Da können Sie sich doch jetzt nicht hinstellen und einfach eine wilde Zahl in den Raum werfen, als ob nur einkommensschwache Frauen bzw. das Gros von einkommensschwachen Frauen Schwangerschaftsabbrüche vornehmen lässt. Das ist unseriös.
Zum ersten Punkt, zum Warenkorb bzw. zu den SGB-II-Regelsätzen, kann ich Ihnen eine einzige Antwort geben. Es gibt reihenweise Berechnungen, die viel seriöser sind als das, was der Bund im Augenblick an Berechnungen zu dieser Verbrauchsstichprobe durchführt.
Sie können einen der vielen Wohlfahrtsverbände fragen, beispielsweise den Paritätischen.
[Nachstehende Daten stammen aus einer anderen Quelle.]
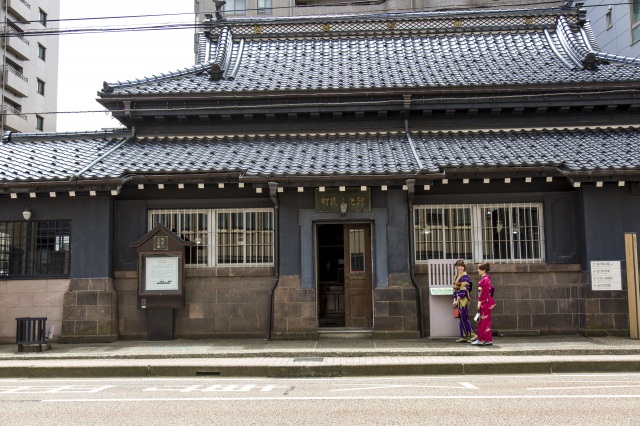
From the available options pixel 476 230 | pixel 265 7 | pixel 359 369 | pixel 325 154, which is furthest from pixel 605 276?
pixel 265 7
Dieser und viele andere Verbände zeigen Ihnen auf, wie Warenkörbe heutzutage seriös berechnet werden können.
Ein Kollege hat es gesagt: Geschlechtsverkehr ist doch nicht vom Geldbeutel abhängig. Verhütung kostet für jeden Menschen gleich. Man hat also immer den gleichen Preis zu bezahlen.
Zweitens. Ich habe das doch eben vorgerechnet. Die 2,8 Millionen Euro werden nur für Frauen verwendet, die einen Abbruch nicht selbst finanzieren können. Das sind doch keine Millionärinnen. Das sind Frauen, die sich das nicht leisten können. Die können sich aus meiner Sicht im Vorfeld auch keine Gesundheitsleistung, also auch keine Verhütungsmittel, leisten.
Deswegen müssen diese Verhütungsmittel vom Bund bezahlt werden. Das brauchen wir und nichts anderes.